Peercasting is a method of multicasting streams, usually audio and/or video, to the Internet via peer-to-peer technology. It can be used for commercial, independent, and amateur multicasts. Unlike traditional IP multicast, peercasting can facilitate on-demand content delivery.
Peercasting usually works by having peers automatically relay a stream to other peers. The P2P overlay network helps peers find a relay for a specified stream to connect to. This method suffers from poor quality of service during times when relays disconnect or peers need to switch to a different relay, referred to as "churn".
Another solution used is minute swarming, wherein a live stream is broken up into minute length files that are swarmed via P2P software such as BitTorrent, Coral, or Dijjer.

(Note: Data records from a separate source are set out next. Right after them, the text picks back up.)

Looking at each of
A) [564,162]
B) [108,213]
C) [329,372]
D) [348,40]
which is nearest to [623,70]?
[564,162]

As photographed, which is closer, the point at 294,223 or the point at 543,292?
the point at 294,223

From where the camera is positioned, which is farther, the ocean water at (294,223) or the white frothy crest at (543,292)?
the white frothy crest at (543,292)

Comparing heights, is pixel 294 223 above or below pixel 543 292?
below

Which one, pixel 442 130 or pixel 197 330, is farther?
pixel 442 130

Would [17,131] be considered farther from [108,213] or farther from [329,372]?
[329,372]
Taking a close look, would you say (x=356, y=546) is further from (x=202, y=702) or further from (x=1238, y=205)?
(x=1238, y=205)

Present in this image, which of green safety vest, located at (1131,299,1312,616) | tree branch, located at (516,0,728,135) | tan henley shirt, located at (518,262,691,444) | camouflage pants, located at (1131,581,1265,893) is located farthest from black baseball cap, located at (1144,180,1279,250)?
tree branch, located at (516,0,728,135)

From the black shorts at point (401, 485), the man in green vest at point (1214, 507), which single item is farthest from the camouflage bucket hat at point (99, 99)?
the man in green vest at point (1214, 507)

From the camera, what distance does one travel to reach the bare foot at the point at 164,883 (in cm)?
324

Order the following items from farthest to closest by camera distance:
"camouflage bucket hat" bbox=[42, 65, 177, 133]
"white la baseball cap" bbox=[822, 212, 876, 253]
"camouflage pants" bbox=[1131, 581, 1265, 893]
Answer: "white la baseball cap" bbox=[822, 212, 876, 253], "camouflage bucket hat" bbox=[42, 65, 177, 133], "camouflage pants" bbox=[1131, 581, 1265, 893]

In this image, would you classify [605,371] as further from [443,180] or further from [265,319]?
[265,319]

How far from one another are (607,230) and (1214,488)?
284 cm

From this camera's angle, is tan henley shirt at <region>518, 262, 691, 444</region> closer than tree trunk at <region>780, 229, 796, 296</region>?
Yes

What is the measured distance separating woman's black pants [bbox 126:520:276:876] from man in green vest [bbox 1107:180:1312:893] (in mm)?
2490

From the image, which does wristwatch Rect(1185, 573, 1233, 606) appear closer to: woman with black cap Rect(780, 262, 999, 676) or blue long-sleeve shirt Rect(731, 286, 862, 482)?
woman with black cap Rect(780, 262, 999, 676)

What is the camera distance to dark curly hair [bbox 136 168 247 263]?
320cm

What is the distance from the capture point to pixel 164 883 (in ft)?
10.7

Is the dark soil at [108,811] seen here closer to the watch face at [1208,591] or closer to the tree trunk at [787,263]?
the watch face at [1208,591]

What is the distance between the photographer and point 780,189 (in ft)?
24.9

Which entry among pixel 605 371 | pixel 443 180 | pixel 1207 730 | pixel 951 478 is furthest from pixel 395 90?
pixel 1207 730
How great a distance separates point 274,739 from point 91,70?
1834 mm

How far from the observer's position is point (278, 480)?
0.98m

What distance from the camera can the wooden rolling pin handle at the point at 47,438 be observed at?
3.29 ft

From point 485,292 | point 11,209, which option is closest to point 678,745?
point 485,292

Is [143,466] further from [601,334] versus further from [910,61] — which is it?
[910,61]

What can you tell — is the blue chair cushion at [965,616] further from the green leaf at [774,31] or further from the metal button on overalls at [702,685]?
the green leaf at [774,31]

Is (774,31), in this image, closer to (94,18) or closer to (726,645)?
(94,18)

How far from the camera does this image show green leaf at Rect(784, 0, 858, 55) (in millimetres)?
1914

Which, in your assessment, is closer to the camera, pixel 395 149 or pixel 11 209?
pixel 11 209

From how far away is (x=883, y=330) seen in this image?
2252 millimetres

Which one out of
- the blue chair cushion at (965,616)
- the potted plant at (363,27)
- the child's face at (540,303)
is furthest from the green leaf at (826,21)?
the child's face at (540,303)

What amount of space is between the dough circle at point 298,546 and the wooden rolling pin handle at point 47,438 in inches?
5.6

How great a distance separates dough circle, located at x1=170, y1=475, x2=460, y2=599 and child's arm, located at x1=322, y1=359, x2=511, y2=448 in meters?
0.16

However, this suffers from excessive overhead for the formation of a new swarm every minute.
A new technique is to stripe a live stream into multiple substreams, akin to RAID striping. Forward error correction and timing information is applied to these substreams such that the original stream can be reformed using at least all but one of the substreams (fountain codes are an efficient way to make and combine the substreams). In turn, these streams are relayed using the first method.
Another solution is to permit clients to connect to a new relay and resume streaming from where they left off by their old relay. Relays would retain a back buffer to permit clients to resume streaming from anywhere within the range of said buffer. This would essentially be an extension to the Icecast protocol.